» Objectif A
Dans les enregistrements, recopiez les lignes qui commencent à celle contenant « What object among » et se terminent à la fin des enregistrements, en substituant « player pile » à « team huddle pile » sans rien modifier d'autre.

» Texte fourni
+++++
Note : cet article est issu d’un mémoire rédigé en juin 2022. Il a été mis à jour pour être publié sous forme de série à partir d’octobre 2022 sur mon site.
La diversité en entreprise ne peut pas être mise en œuvre sans prendre en compte l’inclusion de chacun et de chacunE. Cela vaut pour les équipes de direction, dont l’exemplarité est supposée pouvoir faire évoluer la culture d’entreprise dans son ensemble (« tone at the top« ).
Depuis 2011, la France fait partie des pays pionniers en matière de promotion du rôle des femmes dirigeantes dans les entreprises. Ce cadre juridique existant, avec les effets positifs en matière « d’égalité des sexes » qu’il a portés, n’est pas une fin en soi.
En effet, les objectifs de parité Hommes/Femmes au sein des équipes de direction (cadres, CA/COMEX) ne sont imposés qu’à une minorité d’entreprises. Rien n’empêche toutefois toute entreprise hors du champ d’application de mener une réflexion pour appliquer les seuils prévus par la Loi Coppé-Zimmerman et/ou la Loi Rixain.
Le cadre juridique existant permet d’amorcer une réflexion, et des actions, pour la promotion diversité des dirigeants dans toute organisation. La diversité dans les équipes de direction des entreprises françaises n’est abordée juridiquement que sous l’angle de la parité hommes/femmes. Si une entreprise veut commencer quelque part en matière de diversité des dirigeants, il est donc pertinent de s’intéresser aux obligations juridiques existantes.
+++++
» Données fournies
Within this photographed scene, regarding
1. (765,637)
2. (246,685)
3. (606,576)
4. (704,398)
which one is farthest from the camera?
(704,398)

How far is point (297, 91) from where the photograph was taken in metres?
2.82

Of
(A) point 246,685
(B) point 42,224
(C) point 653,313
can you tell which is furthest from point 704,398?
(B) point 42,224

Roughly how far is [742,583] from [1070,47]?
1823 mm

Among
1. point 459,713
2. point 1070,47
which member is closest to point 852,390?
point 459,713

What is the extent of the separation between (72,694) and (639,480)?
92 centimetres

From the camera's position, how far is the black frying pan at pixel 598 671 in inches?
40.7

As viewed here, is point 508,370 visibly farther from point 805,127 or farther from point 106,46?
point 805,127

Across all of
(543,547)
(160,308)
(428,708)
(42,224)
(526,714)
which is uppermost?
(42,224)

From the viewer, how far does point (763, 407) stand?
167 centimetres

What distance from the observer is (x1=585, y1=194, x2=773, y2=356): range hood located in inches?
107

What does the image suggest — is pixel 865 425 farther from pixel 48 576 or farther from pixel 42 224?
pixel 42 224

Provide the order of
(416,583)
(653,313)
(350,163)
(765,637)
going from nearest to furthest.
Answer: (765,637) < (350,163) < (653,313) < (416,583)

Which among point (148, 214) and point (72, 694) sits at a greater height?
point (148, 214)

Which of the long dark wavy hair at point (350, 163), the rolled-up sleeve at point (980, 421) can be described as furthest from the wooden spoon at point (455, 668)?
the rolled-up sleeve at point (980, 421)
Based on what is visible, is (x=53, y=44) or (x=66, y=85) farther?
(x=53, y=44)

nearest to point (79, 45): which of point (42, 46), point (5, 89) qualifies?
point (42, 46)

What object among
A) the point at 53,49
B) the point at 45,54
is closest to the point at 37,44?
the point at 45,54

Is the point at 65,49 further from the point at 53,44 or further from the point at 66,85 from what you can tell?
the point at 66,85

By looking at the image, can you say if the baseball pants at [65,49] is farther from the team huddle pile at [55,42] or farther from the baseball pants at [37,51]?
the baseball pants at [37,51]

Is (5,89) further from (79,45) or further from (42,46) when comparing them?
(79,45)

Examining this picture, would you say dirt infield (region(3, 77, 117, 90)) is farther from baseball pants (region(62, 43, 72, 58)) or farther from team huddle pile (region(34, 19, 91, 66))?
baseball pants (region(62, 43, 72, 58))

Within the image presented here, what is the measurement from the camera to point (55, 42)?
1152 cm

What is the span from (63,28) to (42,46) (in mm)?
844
+++++
» Objectif B
Poursuivez le texte sur la diversité des équipes de direction en entreprise à partir de l'endroit où il s'arrête.

» Réponse rédigée A
What object among
A) the point at 53,49
B) the point at 45,54
is closest to the point at 37,44?
the point at 45,54

Is the point at 65,49 further from the point at 53,44 or further from the point at 66,85 from what you can tell?
the point at 66,85

By looking at the image, can you say if the baseball pants at [65,49] is farther from the player pile at [55,42] or farther from the baseball pants at [37,51]?
the baseball pants at [37,51]

Is (5,89) further from (79,45) or further from (42,46) when comparing them?
(79,45)

Examining this picture, would you say dirt infield (region(3, 77, 117, 90)) is farther from baseball pants (region(62, 43, 72, 58)) or farther from player pile (region(34, 19, 91, 66))?
baseball pants (region(62, 43, 72, 58))

Within the image presented here, what is the measurement from the camera to point (55, 42)?
1152 cm

What is the span from (63,28) to (42,46) (in mm)?
844

» Réponse rédigée B
L’objectif de cet article est de montrer que grâce aux multiples rôles de direction présents en entreprise (administrateur, membre du COMEX/CODIR, cadres du TOP50/100/200…), et au cadre juridique existant, il est possible de pousser pour une distribution de ces rôles parmi les Hommes et Femmes qui allie égalité des chances et parité dans le respect des lois.
Définition juridique des dirigeants
Ce préambule vise à clarifier les notions « d’équipes de direction » et « d’instances dirigeantes » (1). Ces explications complémentaires permettent de s’approprier les termes des enjeux concernés qui sont juridiques, économiques mais aussi sociétaux.
D’une part, la notion « d’instance dirigeante » a été intégrée dans le Code de commerce français le 23 décembre 2021 à l’entrée en vigueur de la loi dite « Rixain ». Il s’agit de :
« toute instance mise en place au sein de la société, par tout acte ou toute pratique sociétaire, aux fins d’assister régulièrement les organes chargés de la direction générale dans l’exercice de leurs missions. »
Définition de « l’instance dirigeante » – Article L.23-12-1 du Code de commerce.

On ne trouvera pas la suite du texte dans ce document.